Seção de texto:
+===+
Key words: Venezuela, Hugo Chávez, Catholic Church, Evangelical movement.

O Governo Chávez e o Cristianismo

Qualquer que seja a opinião que se tenha sobre o presidente da Venezuela Hugo Chávez e seu governo, se concorda, sem sombra de dúvidas, que esse governo se distingue dos anteriores por duas importantes tendências. Primeiro, representa um retorno, dessa vez facilitado por um discurso revolucionário de esquerda, de um projeto, deixado de lado pelo neoliberalismo dos anos 80 e 90, de construção nacional capitaneada pelo Estado (Ellner e Hellinger 2003; McCoy e Myers 2004; Smilde 2008). Segundo, representa um movimento voltado para estreitar bem mais o relacionamento entre Estado e sociedade do que ocorria no período neoliberal. Neste artigo, lançarei um olhar sobre o envolvimento das igrejas cristãs nessas tendências.
+===+
Entradas de dados coletados:
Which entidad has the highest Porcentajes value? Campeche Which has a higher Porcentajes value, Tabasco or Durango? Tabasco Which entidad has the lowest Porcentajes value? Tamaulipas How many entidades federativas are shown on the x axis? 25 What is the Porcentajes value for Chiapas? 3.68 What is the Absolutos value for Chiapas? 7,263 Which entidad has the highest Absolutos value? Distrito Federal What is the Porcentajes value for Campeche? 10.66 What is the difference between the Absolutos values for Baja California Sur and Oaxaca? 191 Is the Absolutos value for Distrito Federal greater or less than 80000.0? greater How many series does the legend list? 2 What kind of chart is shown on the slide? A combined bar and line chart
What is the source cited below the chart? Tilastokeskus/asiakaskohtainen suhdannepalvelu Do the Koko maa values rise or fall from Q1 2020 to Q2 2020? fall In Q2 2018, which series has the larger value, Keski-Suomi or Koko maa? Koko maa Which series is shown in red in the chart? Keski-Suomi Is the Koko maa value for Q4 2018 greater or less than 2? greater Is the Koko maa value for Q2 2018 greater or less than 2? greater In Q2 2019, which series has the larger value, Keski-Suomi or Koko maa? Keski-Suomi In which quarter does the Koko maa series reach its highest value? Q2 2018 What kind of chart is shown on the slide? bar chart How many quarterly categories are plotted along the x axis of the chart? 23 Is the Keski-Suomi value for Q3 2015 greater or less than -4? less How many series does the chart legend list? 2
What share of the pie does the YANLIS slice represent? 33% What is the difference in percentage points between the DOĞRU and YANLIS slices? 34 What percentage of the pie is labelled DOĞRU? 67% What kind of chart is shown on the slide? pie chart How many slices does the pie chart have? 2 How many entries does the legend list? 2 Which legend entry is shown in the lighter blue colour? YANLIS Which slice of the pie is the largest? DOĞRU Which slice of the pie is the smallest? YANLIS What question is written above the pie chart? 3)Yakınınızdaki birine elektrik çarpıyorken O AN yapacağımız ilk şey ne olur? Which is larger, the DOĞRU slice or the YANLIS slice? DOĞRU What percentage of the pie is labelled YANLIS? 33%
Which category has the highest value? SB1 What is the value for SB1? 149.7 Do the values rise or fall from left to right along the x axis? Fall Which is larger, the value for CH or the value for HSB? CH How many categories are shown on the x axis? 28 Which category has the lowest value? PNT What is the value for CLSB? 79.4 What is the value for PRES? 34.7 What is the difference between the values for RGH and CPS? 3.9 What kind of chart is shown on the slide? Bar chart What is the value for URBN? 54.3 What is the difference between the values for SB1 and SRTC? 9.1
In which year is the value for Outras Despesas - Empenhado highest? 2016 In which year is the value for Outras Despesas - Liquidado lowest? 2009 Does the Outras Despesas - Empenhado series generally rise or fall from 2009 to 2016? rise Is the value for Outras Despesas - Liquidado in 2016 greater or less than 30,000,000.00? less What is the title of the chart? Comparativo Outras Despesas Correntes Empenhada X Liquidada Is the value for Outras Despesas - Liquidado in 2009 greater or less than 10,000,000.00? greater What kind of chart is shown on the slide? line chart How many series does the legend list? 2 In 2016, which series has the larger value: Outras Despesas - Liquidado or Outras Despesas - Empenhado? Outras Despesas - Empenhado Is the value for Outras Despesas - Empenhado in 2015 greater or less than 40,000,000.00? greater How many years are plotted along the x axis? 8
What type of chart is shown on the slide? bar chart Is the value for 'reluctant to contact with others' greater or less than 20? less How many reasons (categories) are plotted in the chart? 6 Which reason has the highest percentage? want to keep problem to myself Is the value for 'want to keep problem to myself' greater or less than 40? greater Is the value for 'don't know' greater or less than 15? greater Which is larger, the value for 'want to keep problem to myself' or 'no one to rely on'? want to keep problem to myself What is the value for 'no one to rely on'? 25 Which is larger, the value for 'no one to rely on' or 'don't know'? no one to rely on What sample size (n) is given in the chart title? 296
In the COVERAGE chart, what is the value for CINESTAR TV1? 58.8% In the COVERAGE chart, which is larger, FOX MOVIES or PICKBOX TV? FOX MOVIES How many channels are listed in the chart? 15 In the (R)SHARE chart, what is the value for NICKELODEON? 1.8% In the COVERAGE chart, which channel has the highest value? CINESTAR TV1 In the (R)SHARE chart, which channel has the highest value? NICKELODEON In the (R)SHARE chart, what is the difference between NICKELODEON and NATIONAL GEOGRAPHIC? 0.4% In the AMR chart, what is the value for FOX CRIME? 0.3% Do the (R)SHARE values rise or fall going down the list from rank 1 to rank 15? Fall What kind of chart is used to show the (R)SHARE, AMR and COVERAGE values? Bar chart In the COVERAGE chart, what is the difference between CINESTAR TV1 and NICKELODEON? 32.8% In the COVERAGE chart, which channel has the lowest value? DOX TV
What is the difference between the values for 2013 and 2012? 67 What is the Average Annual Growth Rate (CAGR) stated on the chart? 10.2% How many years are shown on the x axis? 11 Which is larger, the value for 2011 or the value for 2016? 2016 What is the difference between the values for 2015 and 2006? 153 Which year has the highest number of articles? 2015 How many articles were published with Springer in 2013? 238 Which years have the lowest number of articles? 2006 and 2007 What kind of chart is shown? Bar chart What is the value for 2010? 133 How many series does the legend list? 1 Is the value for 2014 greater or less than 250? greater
+===+
Objetivo do exercício: Repita sem nenhuma alteração o trecho do texto sobre o governo Chávez e o cristianismo que começa em "Qualquer que seja" e termina em "cristãs nessas tendências.".

Resultado do exercício:
Qualquer que seja a opinião que se tenha sobre o presidente da Venezuela Hugo Chávez e seu governo, se concorda, sem sombra de dúvidas, que esse governo se distingue dos anteriores por duas importantes tendências. Primeiro, representa um retorno, dessa vez facilitado por um discurso revolucionário de esquerda, de um projeto, deixado de lado pelo neoliberalismo dos anos 80 e 90, de construção nacional capitaneada pelo Estado (Ellner e Hellinger 2003; McCoy e Myers 2004; Smilde 2008). Segundo, representa um movimento voltado para estreitar bem mais o relacionamento entre Estado e sociedade do que ocorria no período neoliberal. Neste artigo, lançarei um olhar sobre o envolvimento das igrejas cristãs nessas tendências.